Dealing With Spam and Phishing Scams
Dealing with Spam
All email from outside Solid passes through the campus spam filters before landing in your Solid inbox. Campus has a scoring system for spam that is given as a number of stars (asterisks) in the 'X-UCD-MS-Spam-Score' header. Anything over 8 stars is almost definitely spam, and will go into your "UCD-Spam" folder on Solid. However we can adjust these settings on a per-user basis. If too much spam is making it to your inbox, we can lower the threshold value for you; just send us an email.
A Phishing Scam is an attempt by a malicious person to gain access to your personal information/money/etc by means of a legitimate-looking email that can appear to come from a friend. Usually it will ask you to click a link which will take you to a fake (but often legitimate looking) website where they will then ask for your usernames or passwords or financial information.
Phishing Scams get more detailed and more "personalized" all the time, so constant vigilance is the best defence against the scammers. If you personally know the person the email claims to be from, contact them directly (not via email reply) and ask if they sent it. Otherwise, if it looks suspicious don't click any links, and you can always forward it to firstname.lastname@example.org (or spam-examples.physics.ucdavis.edu) and we (the IT Team) will take a look at it and get back to you.
That said, here are some basic ways to try to recognize a phishing scam:
1. The message ususally instructs you to supply your account information, including your password. The instruction may be to reply by email, or to click on a link in the message and supply the information via the web. This is never a legitimate request. (Legitimate emails from Physics IT may sometimes ask for your name and Campus Kerberos ID, but they will not ask for your password.)
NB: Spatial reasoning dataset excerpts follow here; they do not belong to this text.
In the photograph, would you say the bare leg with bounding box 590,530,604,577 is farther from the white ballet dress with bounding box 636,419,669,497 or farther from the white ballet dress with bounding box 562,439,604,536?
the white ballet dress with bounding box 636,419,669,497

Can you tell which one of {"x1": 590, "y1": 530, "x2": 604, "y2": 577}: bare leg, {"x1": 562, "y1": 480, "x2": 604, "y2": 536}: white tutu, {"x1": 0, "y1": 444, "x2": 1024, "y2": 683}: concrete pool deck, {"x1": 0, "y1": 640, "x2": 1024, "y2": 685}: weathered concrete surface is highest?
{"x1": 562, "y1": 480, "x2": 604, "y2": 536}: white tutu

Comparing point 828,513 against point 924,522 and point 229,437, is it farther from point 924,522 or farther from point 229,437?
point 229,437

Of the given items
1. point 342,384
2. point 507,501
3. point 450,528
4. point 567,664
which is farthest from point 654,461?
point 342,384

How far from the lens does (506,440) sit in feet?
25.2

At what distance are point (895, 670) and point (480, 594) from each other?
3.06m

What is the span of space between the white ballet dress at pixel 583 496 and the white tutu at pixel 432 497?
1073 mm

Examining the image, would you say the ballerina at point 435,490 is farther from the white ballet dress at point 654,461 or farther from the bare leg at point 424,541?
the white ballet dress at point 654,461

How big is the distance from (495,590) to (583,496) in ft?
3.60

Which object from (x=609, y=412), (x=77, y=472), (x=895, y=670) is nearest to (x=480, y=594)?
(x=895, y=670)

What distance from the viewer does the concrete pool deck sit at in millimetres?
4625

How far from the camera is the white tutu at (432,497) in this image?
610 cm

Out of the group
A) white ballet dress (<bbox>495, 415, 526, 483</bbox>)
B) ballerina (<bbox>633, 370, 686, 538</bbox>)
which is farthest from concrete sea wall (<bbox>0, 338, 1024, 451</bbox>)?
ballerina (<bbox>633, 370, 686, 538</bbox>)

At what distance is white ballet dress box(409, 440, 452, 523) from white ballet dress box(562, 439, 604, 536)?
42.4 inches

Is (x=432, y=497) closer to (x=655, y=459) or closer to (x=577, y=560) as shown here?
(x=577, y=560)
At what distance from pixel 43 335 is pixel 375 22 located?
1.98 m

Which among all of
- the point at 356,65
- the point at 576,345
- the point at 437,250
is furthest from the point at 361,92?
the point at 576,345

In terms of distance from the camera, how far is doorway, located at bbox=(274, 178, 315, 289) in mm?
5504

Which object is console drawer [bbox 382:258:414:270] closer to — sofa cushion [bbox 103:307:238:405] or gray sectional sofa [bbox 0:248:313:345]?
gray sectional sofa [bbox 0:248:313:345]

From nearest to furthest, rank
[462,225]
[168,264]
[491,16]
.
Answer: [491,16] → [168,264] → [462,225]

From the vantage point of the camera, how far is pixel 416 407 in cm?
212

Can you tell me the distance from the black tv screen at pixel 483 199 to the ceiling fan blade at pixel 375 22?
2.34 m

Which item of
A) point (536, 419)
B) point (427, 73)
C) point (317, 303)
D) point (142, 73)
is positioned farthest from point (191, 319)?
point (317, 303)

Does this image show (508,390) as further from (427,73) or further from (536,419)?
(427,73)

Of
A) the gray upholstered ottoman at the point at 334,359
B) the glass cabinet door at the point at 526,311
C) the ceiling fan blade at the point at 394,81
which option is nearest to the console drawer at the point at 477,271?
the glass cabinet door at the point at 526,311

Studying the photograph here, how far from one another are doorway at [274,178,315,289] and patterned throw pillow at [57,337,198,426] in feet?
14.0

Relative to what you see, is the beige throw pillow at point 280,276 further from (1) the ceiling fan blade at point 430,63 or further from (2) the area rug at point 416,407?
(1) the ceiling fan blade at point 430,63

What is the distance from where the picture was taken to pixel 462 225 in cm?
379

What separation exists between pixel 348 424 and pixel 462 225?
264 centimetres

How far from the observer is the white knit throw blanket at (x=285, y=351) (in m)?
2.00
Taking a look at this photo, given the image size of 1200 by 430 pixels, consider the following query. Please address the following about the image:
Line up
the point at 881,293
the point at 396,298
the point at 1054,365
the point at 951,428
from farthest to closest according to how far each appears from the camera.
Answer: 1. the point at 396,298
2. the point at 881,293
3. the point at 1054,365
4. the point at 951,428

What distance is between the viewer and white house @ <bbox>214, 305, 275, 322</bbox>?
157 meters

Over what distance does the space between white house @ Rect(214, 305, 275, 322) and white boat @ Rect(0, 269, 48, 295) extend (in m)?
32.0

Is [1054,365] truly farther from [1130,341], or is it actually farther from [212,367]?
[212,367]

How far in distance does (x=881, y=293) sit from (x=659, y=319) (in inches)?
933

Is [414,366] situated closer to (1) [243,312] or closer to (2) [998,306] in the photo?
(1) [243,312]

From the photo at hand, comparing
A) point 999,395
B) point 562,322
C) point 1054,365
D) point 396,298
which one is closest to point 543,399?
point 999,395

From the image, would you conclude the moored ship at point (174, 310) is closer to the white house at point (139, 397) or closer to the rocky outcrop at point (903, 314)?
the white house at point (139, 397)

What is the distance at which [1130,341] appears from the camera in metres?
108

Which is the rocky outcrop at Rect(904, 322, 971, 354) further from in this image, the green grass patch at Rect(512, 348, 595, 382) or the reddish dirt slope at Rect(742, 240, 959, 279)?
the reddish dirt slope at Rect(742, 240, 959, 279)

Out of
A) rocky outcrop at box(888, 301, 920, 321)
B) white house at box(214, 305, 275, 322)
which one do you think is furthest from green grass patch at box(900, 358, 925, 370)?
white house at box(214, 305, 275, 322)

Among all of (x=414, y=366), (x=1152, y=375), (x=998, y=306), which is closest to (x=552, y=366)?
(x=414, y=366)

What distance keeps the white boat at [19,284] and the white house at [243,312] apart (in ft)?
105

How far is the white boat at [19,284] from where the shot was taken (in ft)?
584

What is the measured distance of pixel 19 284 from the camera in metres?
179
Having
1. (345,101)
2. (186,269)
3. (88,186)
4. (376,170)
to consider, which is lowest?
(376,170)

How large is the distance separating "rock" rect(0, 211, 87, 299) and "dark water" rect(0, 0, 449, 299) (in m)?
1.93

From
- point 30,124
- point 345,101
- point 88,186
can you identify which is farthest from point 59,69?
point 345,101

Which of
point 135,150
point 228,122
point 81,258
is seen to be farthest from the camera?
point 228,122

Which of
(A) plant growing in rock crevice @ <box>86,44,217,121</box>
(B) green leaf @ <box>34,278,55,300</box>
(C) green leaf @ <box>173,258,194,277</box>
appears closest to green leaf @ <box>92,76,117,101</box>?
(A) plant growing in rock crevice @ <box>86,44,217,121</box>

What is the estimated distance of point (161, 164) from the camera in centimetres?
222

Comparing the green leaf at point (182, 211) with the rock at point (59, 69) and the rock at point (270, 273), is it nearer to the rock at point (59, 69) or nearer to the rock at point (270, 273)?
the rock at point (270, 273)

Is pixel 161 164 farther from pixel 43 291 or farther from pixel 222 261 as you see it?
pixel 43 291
2. The message may have a "From:" address that sounds (and sometimes is) legitimate, but the message is almost definitely not from the address listed (This is called email spoofing). The message itself will usually be vague, and may refer to a "database crash" or "a problem" or even simply "maintenance." None of these generic issues require your account information. A legitimate message from IET or Physics IT will be very specific, and will never ask for your password.
3. The message may contain some kind of threat for not supplying the information, such as having your account deleted.
4. Phishing messages are often, but not always, poorly written, with spelling and grammatical errors. Legitimate messages aren't always perfect, but with careful reading, many scam messages become obvious.